Durch die staatlichen Konjunkturprogramme hätte man größere Härten der Wirtschaftskrise abfedern können. Lorch sei durch rechtzeitige Planung in den Genuss von beträchtlichen Zuschüssen aus dem Konjunkturpaket II gekommen, insgesamt über eine halbe Million Euro. Allerdings habe man auch den Haushalt mit einem Eigenanteil belasten müssen.
SPD: Nicht an Jugendarbeit und Familienförderung sparen
Die städtebauliche Erneuerungsmaßnahme Lorch-​Süd müsse weiter verfolgt werden, um das Eingangsportal zur Innenstadt attraktiv zu gestalten. Auch wenn kurzfristig keine Mittel vorhanden seien, müsse man die Frage klären, wie der Oria-​Platz und der Platz vor der Schillerschule ansprechender gestaltet werden könne und welche Funktionen diese beiden Plätze künftig erhalten sollen. Das Binz-​Areal könne man nicht länger brachliegen und verwildern lassen, bis Klarheit über die Nutzung bestehe. Die Stadtverwaltung sollte die Initiative ergreifen und engagierte Bürger, Vereine oder Klassen einladen, ihre Ideen und deren Verwirklichung einzubringen, um das Binz-​Areal attraktiv zu gestalten. Es gebe viele Beispiele in der Stadt (Schelmenklinge, Spielplatz Kloster, Skulpturenpfad), wo bürgerschaftliches Engagement zur Verschönerung der Stadt hervorragend funktioniere. Alle drei Fraktionen sollten sich dafür einsetzen, dass der geforderte Generalplan für die Innenstadtgestaltung bei einer Bürgerversammlung diskutiert und weiter entwickelt werde.
Trotz knapper Kassen sollte man an der Jugendarbeit und Familienförderung nicht sparen und alle Anstrengungen unternehmen, die Angebote der kirchlichen Träger zum Ausbau der Kleinkinderbetreuung nach Kräften zu unterstützen.
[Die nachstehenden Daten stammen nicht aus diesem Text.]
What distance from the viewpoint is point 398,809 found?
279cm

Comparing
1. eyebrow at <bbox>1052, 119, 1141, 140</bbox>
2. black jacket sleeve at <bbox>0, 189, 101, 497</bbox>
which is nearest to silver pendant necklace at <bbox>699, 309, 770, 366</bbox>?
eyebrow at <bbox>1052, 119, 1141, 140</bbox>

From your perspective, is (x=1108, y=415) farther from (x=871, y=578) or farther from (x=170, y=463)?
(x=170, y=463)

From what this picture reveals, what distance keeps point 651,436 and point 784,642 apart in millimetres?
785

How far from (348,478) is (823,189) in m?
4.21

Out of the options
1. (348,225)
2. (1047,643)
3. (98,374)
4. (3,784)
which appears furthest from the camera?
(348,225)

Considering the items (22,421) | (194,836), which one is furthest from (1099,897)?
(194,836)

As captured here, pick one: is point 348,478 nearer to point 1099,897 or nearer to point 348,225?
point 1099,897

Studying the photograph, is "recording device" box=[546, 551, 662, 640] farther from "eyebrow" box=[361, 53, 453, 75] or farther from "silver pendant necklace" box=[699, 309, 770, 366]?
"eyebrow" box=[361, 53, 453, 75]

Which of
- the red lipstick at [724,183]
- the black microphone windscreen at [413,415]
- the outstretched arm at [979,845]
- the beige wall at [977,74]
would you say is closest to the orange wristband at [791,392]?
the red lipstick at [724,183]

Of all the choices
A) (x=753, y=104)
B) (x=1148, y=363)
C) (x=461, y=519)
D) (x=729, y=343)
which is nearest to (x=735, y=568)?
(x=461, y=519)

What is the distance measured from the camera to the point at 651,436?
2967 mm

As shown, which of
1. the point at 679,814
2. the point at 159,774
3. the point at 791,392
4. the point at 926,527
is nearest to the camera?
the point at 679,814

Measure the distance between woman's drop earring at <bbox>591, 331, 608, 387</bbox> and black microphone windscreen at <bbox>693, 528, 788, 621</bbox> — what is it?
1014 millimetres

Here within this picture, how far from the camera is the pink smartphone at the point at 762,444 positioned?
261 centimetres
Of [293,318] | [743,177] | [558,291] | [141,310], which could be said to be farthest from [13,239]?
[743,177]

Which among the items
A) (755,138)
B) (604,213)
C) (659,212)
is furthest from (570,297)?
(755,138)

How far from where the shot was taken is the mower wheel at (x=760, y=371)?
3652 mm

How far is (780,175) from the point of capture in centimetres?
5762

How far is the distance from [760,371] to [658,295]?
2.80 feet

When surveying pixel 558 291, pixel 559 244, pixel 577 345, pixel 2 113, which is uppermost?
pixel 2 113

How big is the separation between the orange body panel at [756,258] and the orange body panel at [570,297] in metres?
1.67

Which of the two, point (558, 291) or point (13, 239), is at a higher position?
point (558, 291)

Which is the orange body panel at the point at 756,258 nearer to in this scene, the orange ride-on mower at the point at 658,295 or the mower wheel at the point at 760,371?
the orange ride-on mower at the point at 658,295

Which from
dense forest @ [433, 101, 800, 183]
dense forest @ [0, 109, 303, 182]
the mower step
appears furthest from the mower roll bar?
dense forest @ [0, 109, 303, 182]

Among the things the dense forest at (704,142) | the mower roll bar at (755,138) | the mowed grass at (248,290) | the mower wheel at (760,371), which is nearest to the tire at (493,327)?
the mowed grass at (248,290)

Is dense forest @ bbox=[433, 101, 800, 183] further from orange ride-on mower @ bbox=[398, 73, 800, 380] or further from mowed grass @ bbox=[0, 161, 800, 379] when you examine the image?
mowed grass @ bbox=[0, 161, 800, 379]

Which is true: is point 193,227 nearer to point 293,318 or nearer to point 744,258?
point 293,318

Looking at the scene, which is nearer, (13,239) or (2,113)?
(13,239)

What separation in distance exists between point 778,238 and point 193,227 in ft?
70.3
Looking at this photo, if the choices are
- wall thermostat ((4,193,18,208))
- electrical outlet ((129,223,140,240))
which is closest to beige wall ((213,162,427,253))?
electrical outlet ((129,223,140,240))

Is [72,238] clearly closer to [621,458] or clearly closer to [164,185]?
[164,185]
Tourismus und Fremdenverkehr seien für eine Stadt mit historischer Bedeutung unverzichtbar. In Zusammenarbeit mit dem Tourismusverband Remstalroute sollte man das Radwegenetz auf dem Stadtgebiet attraktiv und deutlich sichtbar machen. Und schließlich finde 2014 in Schwäbisch Gmünd die Landesgartenschau statt. Hier sollte man nach Möglichkeiten der Kooperation suchen, um auch davon profitieren zu können. Man sollte weiterhin das Konzept der Errichtung eines Heimatmuseums verfolgen.
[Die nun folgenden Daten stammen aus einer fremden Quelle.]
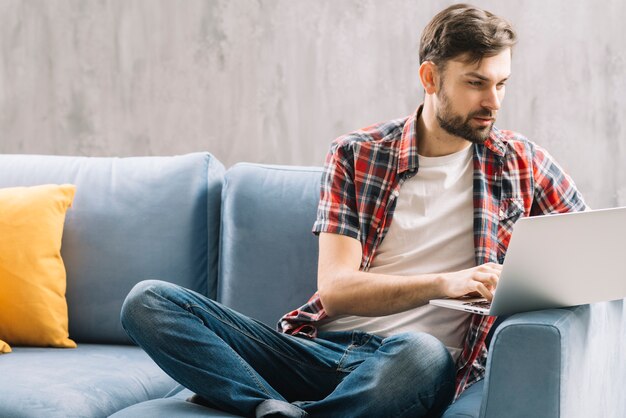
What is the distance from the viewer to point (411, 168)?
6.40 ft

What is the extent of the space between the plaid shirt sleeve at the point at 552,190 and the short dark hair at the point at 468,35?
0.27 m

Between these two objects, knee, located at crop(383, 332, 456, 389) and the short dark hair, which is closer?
knee, located at crop(383, 332, 456, 389)

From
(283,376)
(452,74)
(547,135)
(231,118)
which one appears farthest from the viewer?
(231,118)

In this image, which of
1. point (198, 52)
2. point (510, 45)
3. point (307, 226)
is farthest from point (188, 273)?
point (510, 45)

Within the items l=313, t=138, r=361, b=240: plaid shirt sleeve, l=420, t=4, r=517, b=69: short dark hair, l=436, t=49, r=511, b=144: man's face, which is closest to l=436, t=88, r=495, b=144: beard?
l=436, t=49, r=511, b=144: man's face

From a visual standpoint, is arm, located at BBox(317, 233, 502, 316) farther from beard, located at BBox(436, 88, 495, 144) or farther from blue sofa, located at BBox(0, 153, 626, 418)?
beard, located at BBox(436, 88, 495, 144)

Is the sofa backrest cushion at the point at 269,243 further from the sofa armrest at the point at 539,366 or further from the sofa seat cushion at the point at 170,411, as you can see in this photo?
the sofa armrest at the point at 539,366

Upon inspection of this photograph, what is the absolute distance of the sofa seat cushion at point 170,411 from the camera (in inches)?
62.7

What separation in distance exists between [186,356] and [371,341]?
39cm

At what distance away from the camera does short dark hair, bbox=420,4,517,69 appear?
74.2 inches

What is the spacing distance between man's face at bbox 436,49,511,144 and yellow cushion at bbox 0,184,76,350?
1039 millimetres

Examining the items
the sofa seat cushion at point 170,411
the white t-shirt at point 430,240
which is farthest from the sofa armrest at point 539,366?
the sofa seat cushion at point 170,411

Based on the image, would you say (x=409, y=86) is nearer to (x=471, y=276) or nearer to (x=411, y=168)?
(x=411, y=168)

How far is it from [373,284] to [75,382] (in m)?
0.66
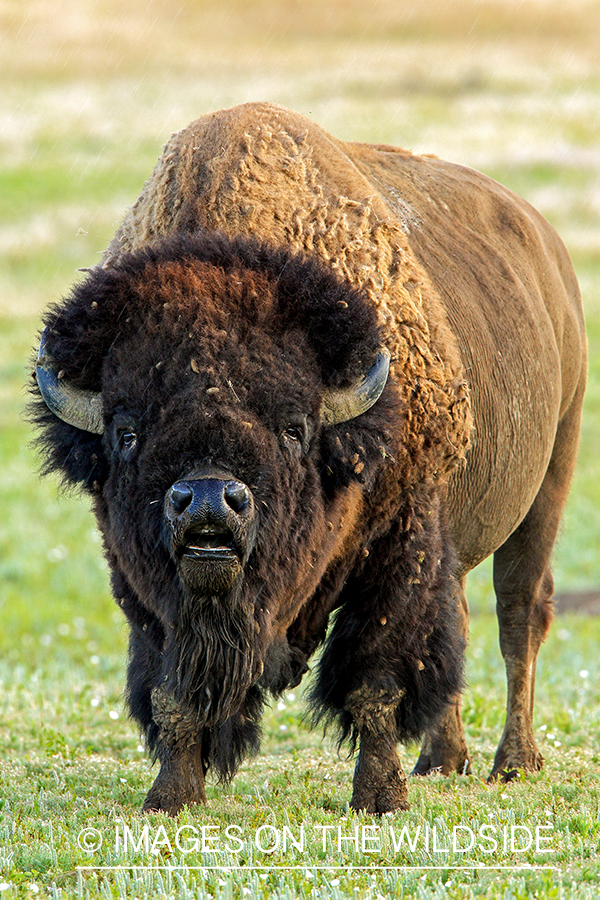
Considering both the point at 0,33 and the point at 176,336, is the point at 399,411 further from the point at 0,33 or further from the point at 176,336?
the point at 0,33

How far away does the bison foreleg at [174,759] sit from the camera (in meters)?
4.95

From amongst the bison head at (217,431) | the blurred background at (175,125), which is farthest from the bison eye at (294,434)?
the blurred background at (175,125)

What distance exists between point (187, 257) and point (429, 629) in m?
2.04

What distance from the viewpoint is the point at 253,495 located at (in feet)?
13.9

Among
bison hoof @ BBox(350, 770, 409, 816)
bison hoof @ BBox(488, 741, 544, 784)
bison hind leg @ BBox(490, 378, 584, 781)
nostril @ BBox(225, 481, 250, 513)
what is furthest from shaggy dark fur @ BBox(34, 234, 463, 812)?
bison hind leg @ BBox(490, 378, 584, 781)

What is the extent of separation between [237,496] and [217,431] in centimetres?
30

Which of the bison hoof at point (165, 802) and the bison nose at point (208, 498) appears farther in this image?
the bison hoof at point (165, 802)

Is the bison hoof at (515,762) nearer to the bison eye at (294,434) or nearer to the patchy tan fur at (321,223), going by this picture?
the patchy tan fur at (321,223)

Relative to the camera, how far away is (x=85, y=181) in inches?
1567

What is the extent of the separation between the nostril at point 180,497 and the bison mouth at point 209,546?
115 millimetres

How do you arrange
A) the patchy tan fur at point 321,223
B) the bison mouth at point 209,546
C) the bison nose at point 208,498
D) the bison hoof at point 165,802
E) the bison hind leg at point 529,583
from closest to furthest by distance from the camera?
the bison nose at point 208,498, the bison mouth at point 209,546, the bison hoof at point 165,802, the patchy tan fur at point 321,223, the bison hind leg at point 529,583

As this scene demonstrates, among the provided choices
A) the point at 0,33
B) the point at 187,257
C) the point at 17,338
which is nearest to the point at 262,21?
the point at 0,33

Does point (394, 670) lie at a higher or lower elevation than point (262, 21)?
lower

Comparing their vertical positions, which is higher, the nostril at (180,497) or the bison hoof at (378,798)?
the nostril at (180,497)
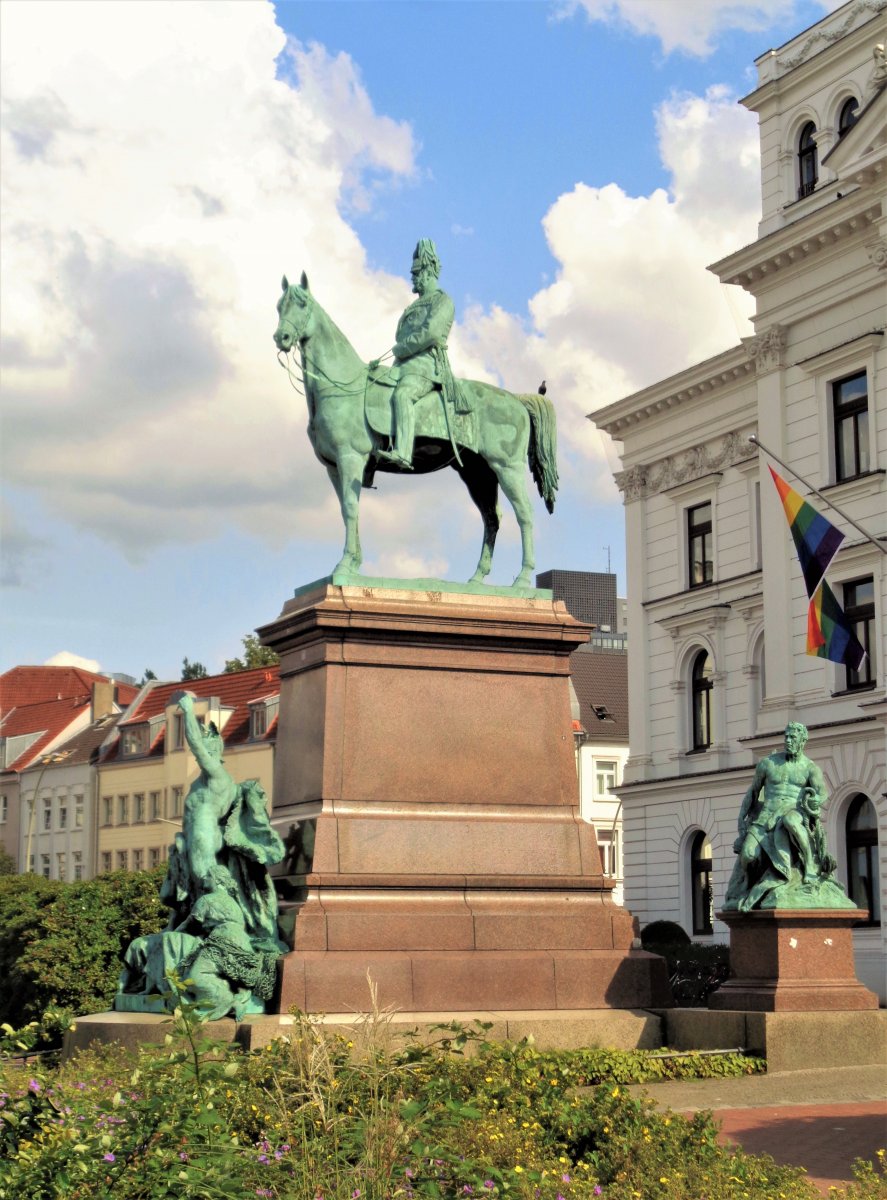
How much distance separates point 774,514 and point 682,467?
337 inches

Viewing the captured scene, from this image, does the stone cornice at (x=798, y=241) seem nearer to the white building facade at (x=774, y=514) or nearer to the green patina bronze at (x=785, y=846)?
the white building facade at (x=774, y=514)

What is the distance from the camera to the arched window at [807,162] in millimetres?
47688

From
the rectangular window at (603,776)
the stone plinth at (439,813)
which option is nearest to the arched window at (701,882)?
the rectangular window at (603,776)

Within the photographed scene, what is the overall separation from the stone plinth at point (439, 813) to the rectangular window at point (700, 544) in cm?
3703

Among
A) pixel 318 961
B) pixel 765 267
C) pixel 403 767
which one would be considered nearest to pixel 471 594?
pixel 403 767

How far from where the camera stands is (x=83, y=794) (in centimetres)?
8825

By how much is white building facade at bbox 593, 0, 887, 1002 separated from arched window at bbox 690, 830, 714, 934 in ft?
0.21

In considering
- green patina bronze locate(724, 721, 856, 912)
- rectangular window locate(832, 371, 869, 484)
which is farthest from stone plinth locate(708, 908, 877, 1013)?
rectangular window locate(832, 371, 869, 484)

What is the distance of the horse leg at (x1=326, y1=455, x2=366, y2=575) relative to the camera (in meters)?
17.3

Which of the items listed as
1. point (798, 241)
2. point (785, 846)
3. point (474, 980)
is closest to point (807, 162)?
point (798, 241)

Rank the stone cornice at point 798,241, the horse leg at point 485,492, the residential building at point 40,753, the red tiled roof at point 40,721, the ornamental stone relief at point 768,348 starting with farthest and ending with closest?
1. the red tiled roof at point 40,721
2. the residential building at point 40,753
3. the ornamental stone relief at point 768,348
4. the stone cornice at point 798,241
5. the horse leg at point 485,492

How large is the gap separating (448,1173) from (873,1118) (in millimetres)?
5707

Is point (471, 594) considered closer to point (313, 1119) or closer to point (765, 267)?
point (313, 1119)

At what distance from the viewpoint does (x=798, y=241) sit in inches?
1810
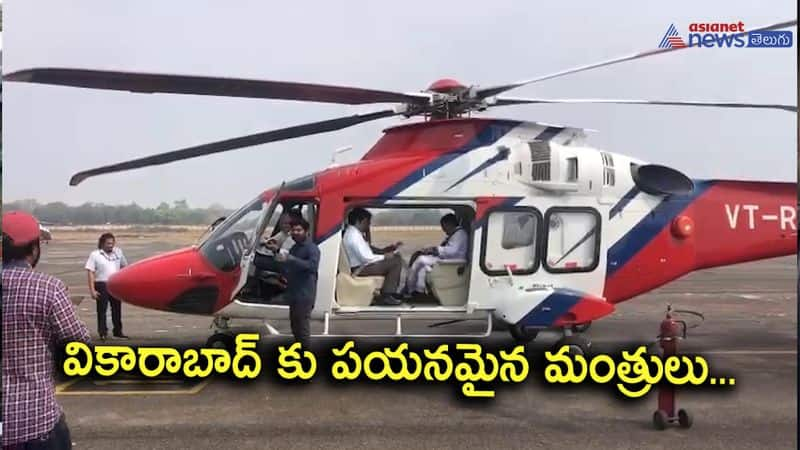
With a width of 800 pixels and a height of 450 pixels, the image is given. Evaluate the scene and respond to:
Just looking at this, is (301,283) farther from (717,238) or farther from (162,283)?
(717,238)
„Es gäbe noch manch Wünschenswertes, das man bei der Haushaltsberatung ansprechen und fordern könnte“, sagte Schramm, doch die SPD-​Fraktion trage der prekären Haushaltslage Rechnung und stelle in diesem Jahr keine haushaltswirksamen Anträge.
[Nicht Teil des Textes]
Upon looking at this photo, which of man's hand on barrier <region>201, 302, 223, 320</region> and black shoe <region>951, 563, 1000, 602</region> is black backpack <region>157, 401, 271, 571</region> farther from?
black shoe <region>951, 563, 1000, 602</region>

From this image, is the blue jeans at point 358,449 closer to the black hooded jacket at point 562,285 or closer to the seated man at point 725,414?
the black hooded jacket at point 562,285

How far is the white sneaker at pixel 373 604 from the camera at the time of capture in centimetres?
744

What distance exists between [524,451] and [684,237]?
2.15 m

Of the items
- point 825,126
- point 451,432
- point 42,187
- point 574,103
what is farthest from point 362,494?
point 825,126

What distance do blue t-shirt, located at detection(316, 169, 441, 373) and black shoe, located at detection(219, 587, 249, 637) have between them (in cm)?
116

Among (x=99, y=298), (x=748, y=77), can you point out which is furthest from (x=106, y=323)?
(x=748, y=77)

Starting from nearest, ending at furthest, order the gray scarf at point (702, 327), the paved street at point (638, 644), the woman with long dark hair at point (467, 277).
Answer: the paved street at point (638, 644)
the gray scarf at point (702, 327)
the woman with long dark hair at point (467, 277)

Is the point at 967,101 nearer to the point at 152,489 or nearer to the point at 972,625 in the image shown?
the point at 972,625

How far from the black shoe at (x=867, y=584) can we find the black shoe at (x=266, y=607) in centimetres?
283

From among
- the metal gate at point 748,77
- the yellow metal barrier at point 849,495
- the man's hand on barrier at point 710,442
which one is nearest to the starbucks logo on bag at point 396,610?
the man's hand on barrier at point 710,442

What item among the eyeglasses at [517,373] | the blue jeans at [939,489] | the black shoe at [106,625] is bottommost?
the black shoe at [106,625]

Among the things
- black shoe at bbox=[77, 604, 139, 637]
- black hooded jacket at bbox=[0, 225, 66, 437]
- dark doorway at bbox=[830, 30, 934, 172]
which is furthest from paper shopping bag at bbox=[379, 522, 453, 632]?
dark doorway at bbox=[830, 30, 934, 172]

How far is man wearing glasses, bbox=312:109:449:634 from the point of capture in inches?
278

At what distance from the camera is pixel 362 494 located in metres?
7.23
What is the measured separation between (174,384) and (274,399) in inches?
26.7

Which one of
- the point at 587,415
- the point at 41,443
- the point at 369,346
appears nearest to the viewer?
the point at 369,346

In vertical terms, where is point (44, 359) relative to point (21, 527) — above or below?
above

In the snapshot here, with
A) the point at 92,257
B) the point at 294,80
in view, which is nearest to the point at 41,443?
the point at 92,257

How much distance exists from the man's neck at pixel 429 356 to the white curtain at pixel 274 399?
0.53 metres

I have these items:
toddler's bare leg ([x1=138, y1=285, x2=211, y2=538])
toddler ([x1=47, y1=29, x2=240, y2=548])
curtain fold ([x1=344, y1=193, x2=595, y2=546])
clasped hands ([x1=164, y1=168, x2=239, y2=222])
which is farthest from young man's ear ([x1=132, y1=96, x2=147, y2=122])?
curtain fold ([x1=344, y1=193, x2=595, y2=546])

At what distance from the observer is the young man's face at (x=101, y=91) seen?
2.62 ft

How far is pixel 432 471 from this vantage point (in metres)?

Stadträtin Julia Frank, die über die FDP in den Gemeinderat einzog, gehört keiner der drei Fraktionen an. Doch auch sie gab eine Stellungnahme zum Haushalt ab. Sie wollte keinen Grund zum Pessimismus sehen. Doch das System der Gemeindefinanzierung müsse dringend reformiert werden, „die zeigt die Krise.“
Für das Binz-​Areal sei „alles besser als der jetzige Zustand“, freiwillige Helfer könnten zumindest einen Rasen pflanzen.Frank plädierte für die Schaffung einer Bürgerstiftung, diese könne sich z.B. des Heimatmuseums annehmen, das man im künftig leerstehenden Feuerwehrhaus einrichten könnte. Im Haushalt vermisste sie die Berücksichtigung der veränderten Strukturen im Schulwesen.
Die Einzelanträge, so Bürgermeister Karl Bühler, sollen am 25. Februar behandelt werden, wenn der Haushalt verabschiedet wird.